** start of DATA FOR THE TASK **
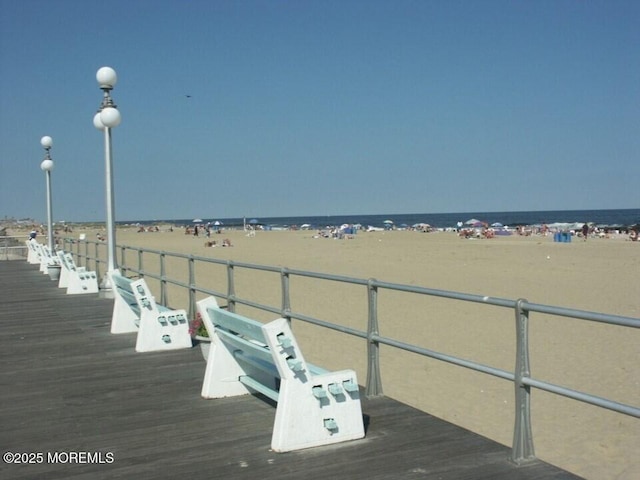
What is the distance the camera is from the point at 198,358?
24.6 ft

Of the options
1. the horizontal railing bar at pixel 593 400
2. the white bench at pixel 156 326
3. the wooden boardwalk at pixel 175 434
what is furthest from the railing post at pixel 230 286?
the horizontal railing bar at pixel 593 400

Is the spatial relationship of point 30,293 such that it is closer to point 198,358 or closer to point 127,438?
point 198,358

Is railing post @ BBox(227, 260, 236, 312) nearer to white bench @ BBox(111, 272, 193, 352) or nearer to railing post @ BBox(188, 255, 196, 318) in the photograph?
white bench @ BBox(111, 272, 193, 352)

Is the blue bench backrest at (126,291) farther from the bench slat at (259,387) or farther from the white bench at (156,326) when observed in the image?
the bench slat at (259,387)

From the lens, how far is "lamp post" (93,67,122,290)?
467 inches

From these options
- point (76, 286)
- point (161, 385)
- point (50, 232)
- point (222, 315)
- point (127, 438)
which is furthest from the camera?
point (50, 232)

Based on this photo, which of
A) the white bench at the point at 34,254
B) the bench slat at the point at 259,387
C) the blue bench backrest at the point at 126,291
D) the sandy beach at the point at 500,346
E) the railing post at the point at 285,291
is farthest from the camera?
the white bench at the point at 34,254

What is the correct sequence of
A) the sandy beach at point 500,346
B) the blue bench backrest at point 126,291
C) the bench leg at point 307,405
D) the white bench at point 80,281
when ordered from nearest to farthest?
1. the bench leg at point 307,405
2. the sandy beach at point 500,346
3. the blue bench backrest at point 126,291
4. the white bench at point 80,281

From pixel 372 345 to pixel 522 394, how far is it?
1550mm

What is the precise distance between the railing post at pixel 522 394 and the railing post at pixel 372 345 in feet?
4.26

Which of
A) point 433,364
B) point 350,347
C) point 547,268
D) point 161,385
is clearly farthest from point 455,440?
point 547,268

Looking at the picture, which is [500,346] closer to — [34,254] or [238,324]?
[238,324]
** end of DATA FOR THE TASK **
** start of DATA FOR THE TASK **
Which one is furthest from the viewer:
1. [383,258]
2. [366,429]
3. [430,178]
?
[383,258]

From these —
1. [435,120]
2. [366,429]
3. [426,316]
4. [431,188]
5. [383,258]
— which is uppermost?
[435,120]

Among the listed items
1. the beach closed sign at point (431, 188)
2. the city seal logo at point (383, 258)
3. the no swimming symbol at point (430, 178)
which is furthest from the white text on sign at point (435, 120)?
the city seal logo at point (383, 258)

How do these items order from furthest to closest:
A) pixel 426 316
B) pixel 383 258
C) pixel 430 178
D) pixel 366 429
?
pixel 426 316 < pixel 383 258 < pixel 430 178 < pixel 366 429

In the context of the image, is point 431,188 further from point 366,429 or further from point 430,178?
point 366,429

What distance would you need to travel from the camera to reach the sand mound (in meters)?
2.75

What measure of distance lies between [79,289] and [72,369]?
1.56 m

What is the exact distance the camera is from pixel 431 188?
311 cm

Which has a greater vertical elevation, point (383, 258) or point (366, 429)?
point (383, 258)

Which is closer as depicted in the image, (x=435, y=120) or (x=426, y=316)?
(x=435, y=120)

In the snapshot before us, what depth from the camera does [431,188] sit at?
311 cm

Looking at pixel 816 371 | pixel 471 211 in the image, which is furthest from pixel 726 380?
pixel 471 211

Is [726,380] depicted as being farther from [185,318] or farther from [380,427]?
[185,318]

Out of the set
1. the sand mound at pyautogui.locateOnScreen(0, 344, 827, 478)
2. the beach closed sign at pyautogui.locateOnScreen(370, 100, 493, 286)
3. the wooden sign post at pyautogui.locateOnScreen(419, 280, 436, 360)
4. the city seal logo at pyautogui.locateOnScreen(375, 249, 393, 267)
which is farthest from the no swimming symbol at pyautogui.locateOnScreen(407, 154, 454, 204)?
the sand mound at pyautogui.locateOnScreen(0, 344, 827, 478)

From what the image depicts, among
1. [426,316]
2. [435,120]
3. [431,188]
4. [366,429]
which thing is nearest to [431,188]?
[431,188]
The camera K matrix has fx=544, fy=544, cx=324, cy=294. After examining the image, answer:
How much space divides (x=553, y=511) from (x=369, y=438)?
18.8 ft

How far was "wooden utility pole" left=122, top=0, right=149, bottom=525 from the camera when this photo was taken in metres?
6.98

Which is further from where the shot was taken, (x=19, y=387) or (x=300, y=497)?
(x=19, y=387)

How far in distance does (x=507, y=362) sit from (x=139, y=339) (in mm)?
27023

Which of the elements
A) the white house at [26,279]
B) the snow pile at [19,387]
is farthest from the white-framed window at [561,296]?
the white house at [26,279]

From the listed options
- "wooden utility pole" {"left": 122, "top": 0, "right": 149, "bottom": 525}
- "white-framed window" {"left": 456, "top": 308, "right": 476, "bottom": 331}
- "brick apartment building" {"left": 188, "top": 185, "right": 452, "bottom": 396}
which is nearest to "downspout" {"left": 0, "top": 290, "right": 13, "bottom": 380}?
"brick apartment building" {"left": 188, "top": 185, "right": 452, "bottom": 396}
** end of DATA FOR THE TASK **
EXERCISE BRIEF: Which lines of the entries above contain the word "pole"? Copy each of them in full.

ANSWER TO THE PROBLEM:
How far was "wooden utility pole" left=122, top=0, right=149, bottom=525 from the camera when this photo was taken in metres?
- "wooden utility pole" {"left": 122, "top": 0, "right": 149, "bottom": 525}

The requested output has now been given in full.